● **Task directions**: Return every line of the records that contains the word "where". Copy each such line in full.
·····
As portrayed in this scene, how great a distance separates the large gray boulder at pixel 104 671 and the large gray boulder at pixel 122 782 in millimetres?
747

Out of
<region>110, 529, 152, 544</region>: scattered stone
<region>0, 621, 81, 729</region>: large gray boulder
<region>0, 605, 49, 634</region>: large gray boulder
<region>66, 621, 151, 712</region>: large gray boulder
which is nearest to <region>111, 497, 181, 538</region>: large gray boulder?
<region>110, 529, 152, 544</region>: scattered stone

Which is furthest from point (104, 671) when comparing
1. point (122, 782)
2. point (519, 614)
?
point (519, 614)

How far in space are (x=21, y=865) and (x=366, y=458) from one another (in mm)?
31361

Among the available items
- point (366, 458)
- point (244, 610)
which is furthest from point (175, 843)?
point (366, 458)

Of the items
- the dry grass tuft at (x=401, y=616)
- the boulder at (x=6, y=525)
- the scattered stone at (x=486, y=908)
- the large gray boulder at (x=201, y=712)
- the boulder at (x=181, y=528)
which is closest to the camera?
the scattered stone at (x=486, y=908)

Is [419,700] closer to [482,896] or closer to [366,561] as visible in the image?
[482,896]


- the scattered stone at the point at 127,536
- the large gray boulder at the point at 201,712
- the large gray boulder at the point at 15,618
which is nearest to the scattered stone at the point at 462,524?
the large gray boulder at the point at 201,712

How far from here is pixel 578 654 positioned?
·····
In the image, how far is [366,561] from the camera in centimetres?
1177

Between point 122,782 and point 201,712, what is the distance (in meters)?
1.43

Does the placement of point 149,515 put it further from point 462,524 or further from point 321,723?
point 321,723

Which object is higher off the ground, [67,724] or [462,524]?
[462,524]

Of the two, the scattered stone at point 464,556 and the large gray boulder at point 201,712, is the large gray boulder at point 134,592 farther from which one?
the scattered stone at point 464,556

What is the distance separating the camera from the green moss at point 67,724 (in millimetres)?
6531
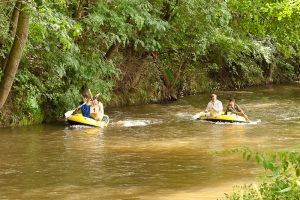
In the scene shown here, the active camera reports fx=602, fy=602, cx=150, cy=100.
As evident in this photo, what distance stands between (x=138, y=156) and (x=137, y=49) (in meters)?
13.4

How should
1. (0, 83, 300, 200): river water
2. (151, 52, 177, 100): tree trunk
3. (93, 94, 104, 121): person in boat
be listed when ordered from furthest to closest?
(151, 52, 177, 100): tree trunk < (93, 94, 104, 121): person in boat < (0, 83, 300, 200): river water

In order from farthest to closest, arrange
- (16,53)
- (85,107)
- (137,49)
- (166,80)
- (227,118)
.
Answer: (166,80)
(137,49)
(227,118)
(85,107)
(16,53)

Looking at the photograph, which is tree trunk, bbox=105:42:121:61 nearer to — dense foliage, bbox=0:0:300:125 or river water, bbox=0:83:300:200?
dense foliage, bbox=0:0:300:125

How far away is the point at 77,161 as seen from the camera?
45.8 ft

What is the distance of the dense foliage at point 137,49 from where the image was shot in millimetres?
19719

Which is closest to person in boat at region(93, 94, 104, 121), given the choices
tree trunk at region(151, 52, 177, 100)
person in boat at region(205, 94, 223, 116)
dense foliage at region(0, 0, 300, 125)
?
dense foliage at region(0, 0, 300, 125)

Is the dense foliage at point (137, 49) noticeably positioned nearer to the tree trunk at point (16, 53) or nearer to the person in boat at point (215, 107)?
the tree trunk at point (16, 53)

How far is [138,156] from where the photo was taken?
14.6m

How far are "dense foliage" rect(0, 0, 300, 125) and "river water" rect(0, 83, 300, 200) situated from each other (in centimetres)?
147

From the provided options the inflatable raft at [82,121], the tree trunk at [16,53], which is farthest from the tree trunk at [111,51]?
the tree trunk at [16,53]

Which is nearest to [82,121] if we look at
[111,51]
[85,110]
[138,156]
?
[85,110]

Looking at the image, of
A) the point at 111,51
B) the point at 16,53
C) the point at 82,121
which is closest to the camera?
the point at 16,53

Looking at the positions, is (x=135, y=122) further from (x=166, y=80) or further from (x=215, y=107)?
·····
● **Task result**:
What is the distance of the dense foliage at point 137,49 from where the image was shot in millimetres?
How far is [138,156] from where the photo was taken?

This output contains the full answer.